Les médecins qui ont examiné Maurice Papon ont diagnostiqué une bronchite infectée et l'ont placé en observation en soins intensifs.

Des bouleversements

" Il n'y a pas de pronostic cardiaque inquiétant " indiquait Me Varaut qui pensait alors que Maurice Papon pouvait n'être absent qu'une journée. Mais le président Castagnède, dont tout le monde s'accorde à dire qu'il mène admirablement les débats, a préféré, au vu du certificat médical qui lui a été adressé en début d'après-midi, suspendre l'audience jusqu'à lundi.
Avant toutefois de lever l'audience, le président appelle à la barre Jean-Pierre Azema, le premier des cinq historiens qui devaient aborder durant trois jours, c'est à dire jusqu'à lundi, l'environnement de Vichy, la législation, le rôle de l'administration et l'appareil d'occupation allemand.
Costume en velours et écharpe en velours, Jean-Pierre Azema accepte de revenir mardi prochain : " Je dois simplement déplacer une soutenance de thèse ".
Me Boulanger s'inquiète alors du bouleversement du calendrier et du " désordre des témoignages " dont le président assure que lui-même et la cour en sont les premiers inquiets. Me Boulanger souhaite qu'à l'occasion de ce nouveau retard " on remette à plat tout le calendrier ". Ce qui sera indiscutablement fait puisqu'aujourd'hui devaient être entendus Philippe Burin et Jean Lacouture auxquels le président indiquera une autre date d'audition.
Seule chose certaine à ce jour, si le procès reprend bien lundi, la cour entendra ce jour-là, comme prévu, Robert Paxton -qui arrive de New-York- et Henri Amouroux.

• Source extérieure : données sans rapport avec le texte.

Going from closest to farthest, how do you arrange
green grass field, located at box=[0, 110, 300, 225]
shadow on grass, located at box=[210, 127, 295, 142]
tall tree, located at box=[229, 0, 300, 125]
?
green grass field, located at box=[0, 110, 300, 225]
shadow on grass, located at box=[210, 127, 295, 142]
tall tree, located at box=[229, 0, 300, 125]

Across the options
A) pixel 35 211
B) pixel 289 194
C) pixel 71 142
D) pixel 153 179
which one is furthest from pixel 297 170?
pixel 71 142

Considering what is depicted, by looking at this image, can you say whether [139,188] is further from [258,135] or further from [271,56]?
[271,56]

Les deux hommes ont une appréciation fort différente du gouvernement de Vichy.
L'interrogatoire de Maurice Papon qui devait débuter hier autour des années 1940-1942, depuis sa reprise de fonctions à Vichy jusqu'à sa nomination à Bordeaux en juin 1942, ne pourrait ainsi avoir lieu que mardi avant l'audition de Jean-Pierre Azema.
Quant au témoignage de Marc-Oliver Baruch sur l'organisation de la préfecture régionale de Bordeaux, qui devait avoir lieu le 28 octobre, il devrait également être repoussé.
Les faits à proprement parler devraient cependant bien être évoqués dès vendredi prochain 31 octobre, avec le transfert et la déportation de Léon Librach. " Il est hors de question de tout déplacer. Pour le reste, je ferai connaître les modifications que m'imposent les événements. Si toutefois d'autres mésaventures ne nous amènent pas à bouleverser encore le calendrier " a conclu le président avant de lever cette audience qui n'a duré que quelques minutes.
ïl est prévu que le procès reprenne lundi à 13 h 30.